===== Material for this exercise

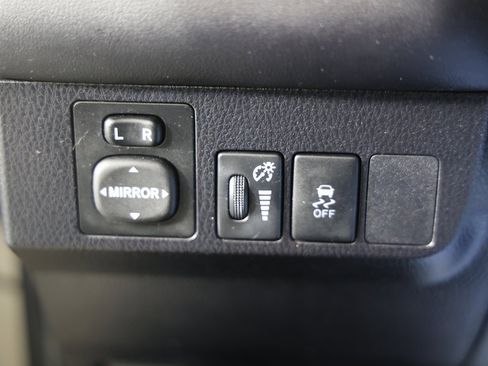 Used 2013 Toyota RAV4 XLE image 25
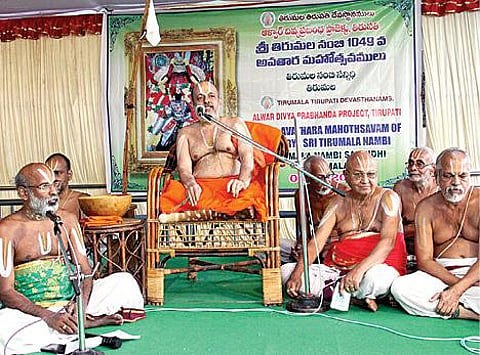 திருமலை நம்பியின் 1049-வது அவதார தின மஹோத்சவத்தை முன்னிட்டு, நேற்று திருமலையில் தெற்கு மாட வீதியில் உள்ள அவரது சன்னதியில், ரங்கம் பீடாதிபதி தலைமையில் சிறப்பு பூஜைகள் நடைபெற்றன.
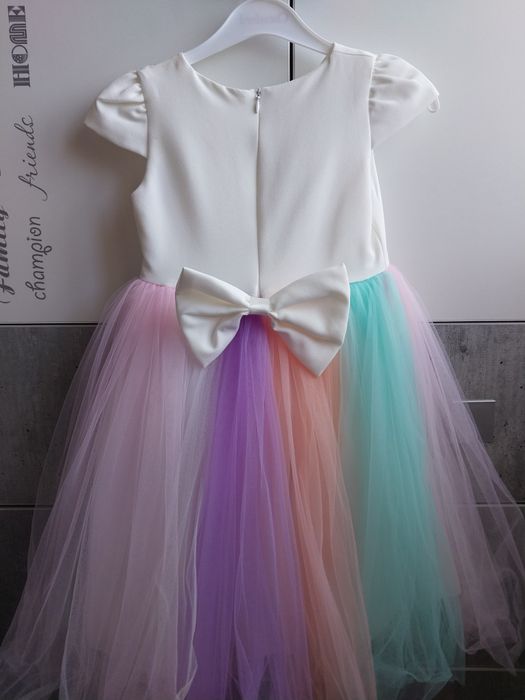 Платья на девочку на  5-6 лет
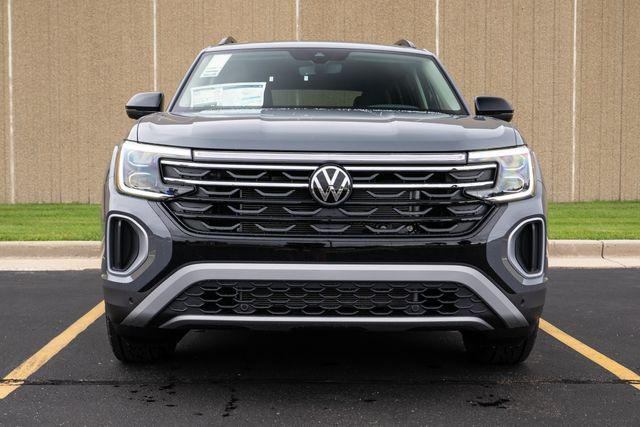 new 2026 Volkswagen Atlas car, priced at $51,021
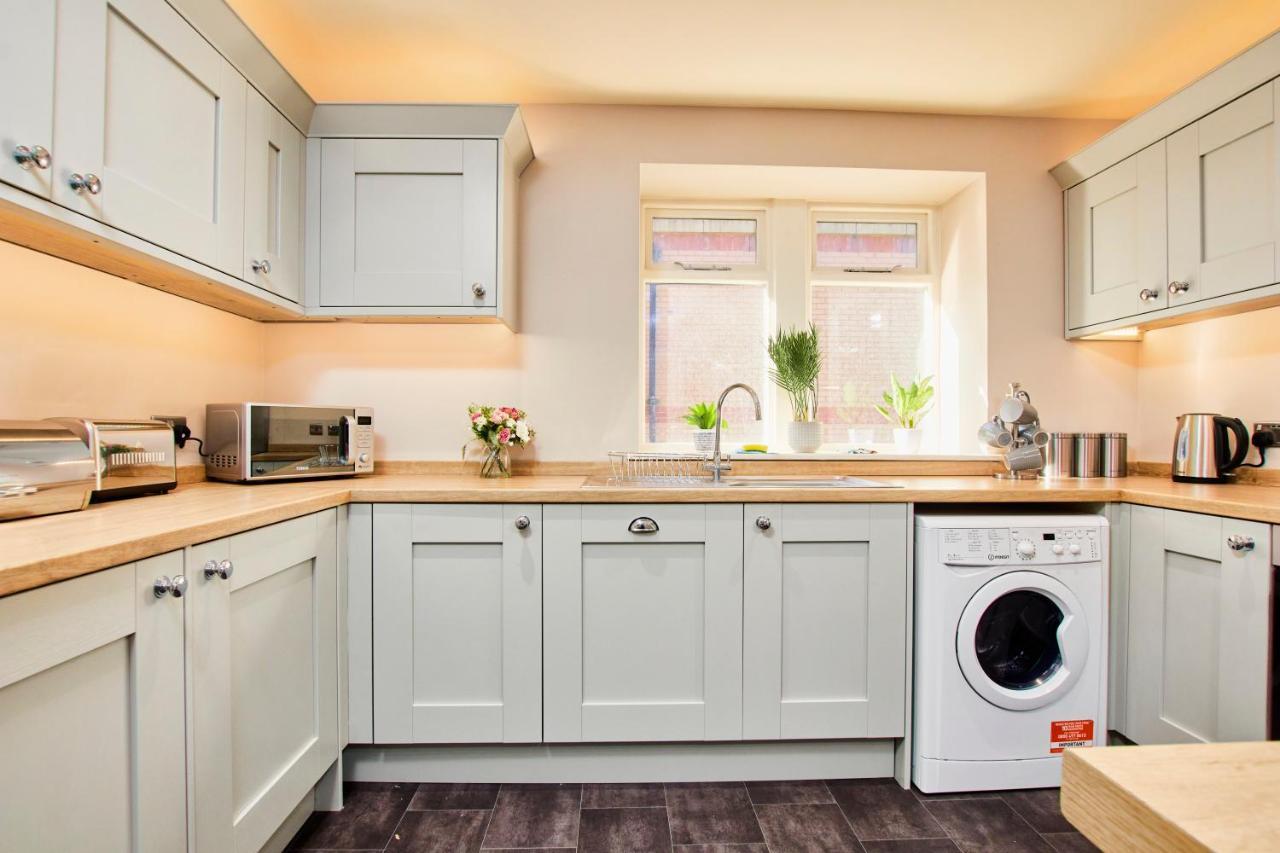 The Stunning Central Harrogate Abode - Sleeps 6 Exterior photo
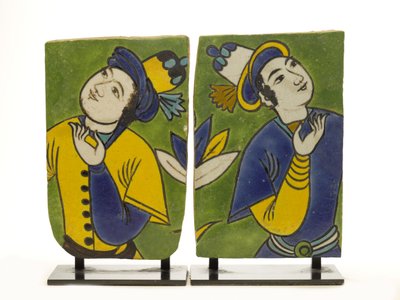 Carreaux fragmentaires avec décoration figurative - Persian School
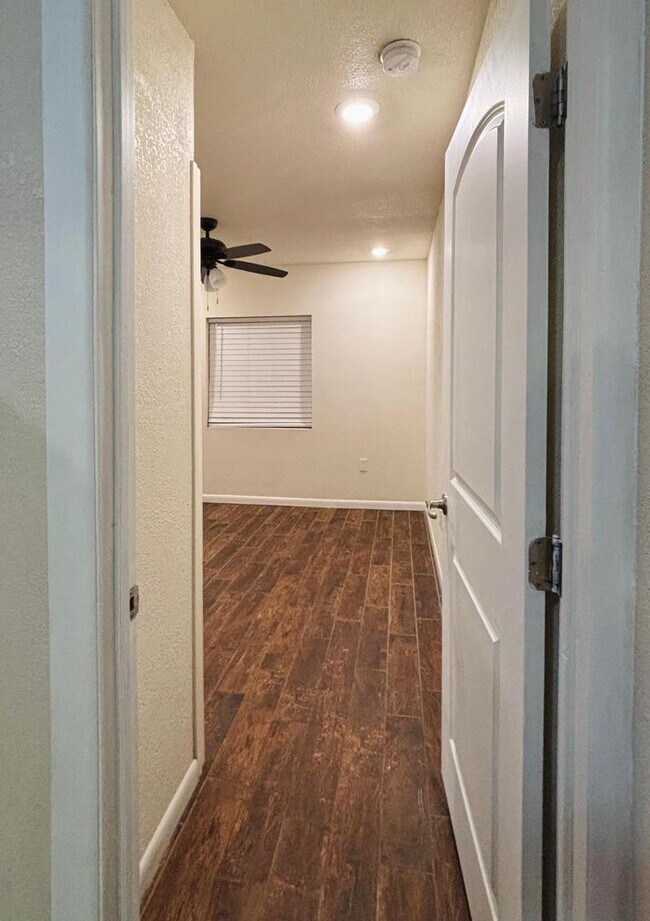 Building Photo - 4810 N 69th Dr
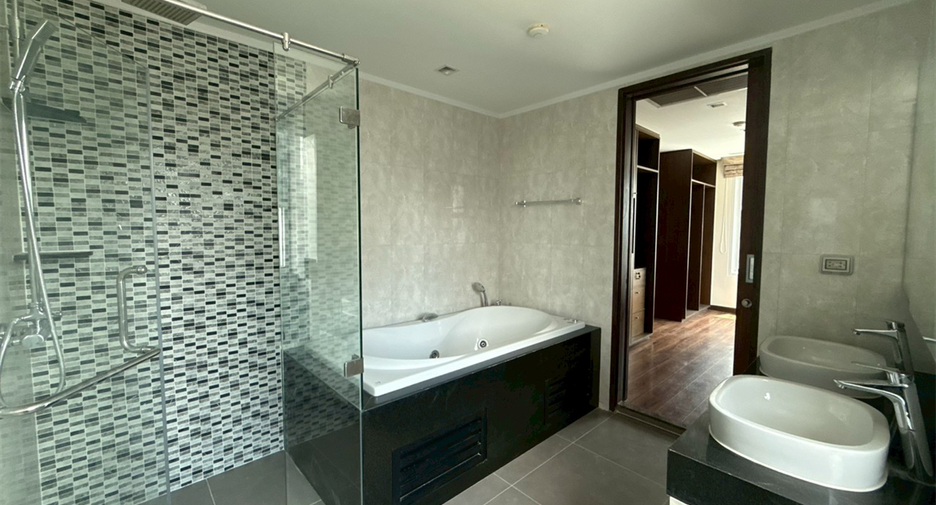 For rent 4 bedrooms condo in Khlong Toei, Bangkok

==========

Give back the text of all eight items above word for word, omitting the pictures.

Answer to the exercise:
 Used 2013 Toyota RAV4 XLE image 25
 திருமலை நம்பியின் 1049-வது அவதார தின மஹோத்சவத்தை முன்னிட்டு, நேற்று திருமலையில் தெற்கு மாட வீதியில் உள்ள அவரது சன்னதியில், ரங்கம் பீடாதிபதி தலைமையில் சிறப்பு பூஜைகள் நடைபெற்றன.
 Платья на девочку на  5-6 лет
 new 2026 Volkswagen Atlas car, priced at $51,021
 The Stunning Central Harrogate Abode - Sleeps 6 Exterior photo
 Carreaux fragmentaires avec décoration figurative - Persian School
 Building Photo - 4810 N 69th Dr
 For rent 4 bedrooms condo in Khlong Toei, Bangkok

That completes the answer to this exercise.